Block Diagram of the Intel X58 Express Chipset |
POV Ray
Another industry benchmark, which tests the CPU's capability by rendering high
definition images with intricate details of light and shadow reflections, and
refractions. After the beating received during the PC Mark test, the Core 2 Quad
was again put to the test first. The render average for this CPU came out to be
45,010 PPS in a total of 4.37 seconds. The Core 2 Quad being a powerful desktop
class processor, the score is well, more than decent. When the same test was run
on the Core i7 the outcome managed to amaze us again. In a total time of 2.06
seconds the render average came out to be 95,325 PPS. It means in less than half
the time, we got twice the performance. When overclocked and running at 4.12
GHz, it took only 1.81 seconds to render at an overwhelming 1,13,359 PPS.
CINEBENCH Release 10
The benchmark that also checks the multi-threading capability of a processor was
no exception. The core i7 again came out to be the winner by a huge margin. When
using one CPU, Core 2 Quad scored 2163, whereas the core i7 was at 3809, and
when overclocked even a higher 4439. When using all four, the Core 2 Quad scored
6375 whereas the core i7 leaped to 15,533 and when running at 4.0GHz an even
higher 16,596. The multiprocessor speed of the Core 2 Quad was 2.95x as compared
to 4.08x of the i7. Also on the open GL standard the CPU was left behind at 101
with Core i7 scoring 172, and 203 when overclocked.
Virtualization
What might seem like an odd thing to test is actually quite important and
relevant for people who implement it. Because desktop level virtualization is
being used in the real world we couldn't ignore this area.

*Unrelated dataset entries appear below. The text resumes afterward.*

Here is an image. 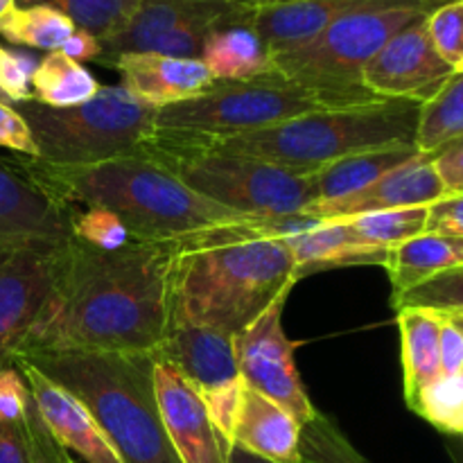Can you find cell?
Listing matches in <instances>:
<instances>
[{
    "mask_svg": "<svg viewBox=\"0 0 463 463\" xmlns=\"http://www.w3.org/2000/svg\"><path fill=\"white\" fill-rule=\"evenodd\" d=\"M172 260V242L134 240L118 251H99L72 238L18 355L156 353L170 328Z\"/></svg>",
    "mask_w": 463,
    "mask_h": 463,
    "instance_id": "1",
    "label": "cell"
},
{
    "mask_svg": "<svg viewBox=\"0 0 463 463\" xmlns=\"http://www.w3.org/2000/svg\"><path fill=\"white\" fill-rule=\"evenodd\" d=\"M16 165L68 206L111 211L143 242H172L211 226L249 220L194 193L145 149L93 165H50L30 156L18 158Z\"/></svg>",
    "mask_w": 463,
    "mask_h": 463,
    "instance_id": "2",
    "label": "cell"
},
{
    "mask_svg": "<svg viewBox=\"0 0 463 463\" xmlns=\"http://www.w3.org/2000/svg\"><path fill=\"white\" fill-rule=\"evenodd\" d=\"M16 360H25L71 392L107 434L122 463H181L158 414L156 353L34 351Z\"/></svg>",
    "mask_w": 463,
    "mask_h": 463,
    "instance_id": "3",
    "label": "cell"
},
{
    "mask_svg": "<svg viewBox=\"0 0 463 463\" xmlns=\"http://www.w3.org/2000/svg\"><path fill=\"white\" fill-rule=\"evenodd\" d=\"M298 280L285 240L175 251L170 324H193L238 335Z\"/></svg>",
    "mask_w": 463,
    "mask_h": 463,
    "instance_id": "4",
    "label": "cell"
},
{
    "mask_svg": "<svg viewBox=\"0 0 463 463\" xmlns=\"http://www.w3.org/2000/svg\"><path fill=\"white\" fill-rule=\"evenodd\" d=\"M419 111L420 104L407 99H378L357 107L306 113L231 138L184 136L226 154L260 158L289 170L317 172L353 154L414 145Z\"/></svg>",
    "mask_w": 463,
    "mask_h": 463,
    "instance_id": "5",
    "label": "cell"
},
{
    "mask_svg": "<svg viewBox=\"0 0 463 463\" xmlns=\"http://www.w3.org/2000/svg\"><path fill=\"white\" fill-rule=\"evenodd\" d=\"M143 149L194 193L247 217L297 215L317 202L315 172L220 152L176 131L154 129Z\"/></svg>",
    "mask_w": 463,
    "mask_h": 463,
    "instance_id": "6",
    "label": "cell"
},
{
    "mask_svg": "<svg viewBox=\"0 0 463 463\" xmlns=\"http://www.w3.org/2000/svg\"><path fill=\"white\" fill-rule=\"evenodd\" d=\"M34 136L39 161L93 165L143 149L156 129V107L140 102L122 84L102 86L89 102L50 109L36 99L14 104Z\"/></svg>",
    "mask_w": 463,
    "mask_h": 463,
    "instance_id": "7",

To get the idea of the processor's performance when running several virtual
machines, we used the CPU test of PC Mark 05 again. Using Windows Virtual PC we
made three virtual desktop systems running Windows Vista Ultimate edition (32
bit). And if that wasn't a load enough in itself, we also ran the benchmark
simultaneously on all three. The average of the three results was considered to
compare the two and as expected, the Core i7 took the cake away. The average CPU
score of the three virtual machines running on the older Core 2 Quad was 1288 as
compared to a staggering 4255 on the Core i7. Apart from scores the system
running on the Core i7 was much more responsive and lag free. We spared
overclocking the processor in this case as the load seemed overwhelming and
could lead to permanent damage to the chip.
Conclusion
We had high hopes from Nehalem. The new microarchitecture incorporates
significant new changes, therefore we expected it to perform well. But what we
did not expect was for it to give a performance that's nearly double that given
by its closest predecessor. We were also not anticipating it to hammer the Core
2 Quad while also consuming less power. Overall, it can be safely said that the
new processor is extremely powerful, consumes less power and has given desktop
performance a whole new definition.
Bottomline: The new processor, based on Nehalem
microarchitecture is extremely powerful and more power efficient than earlier
versions. The only factor that seems to bother is its steep price.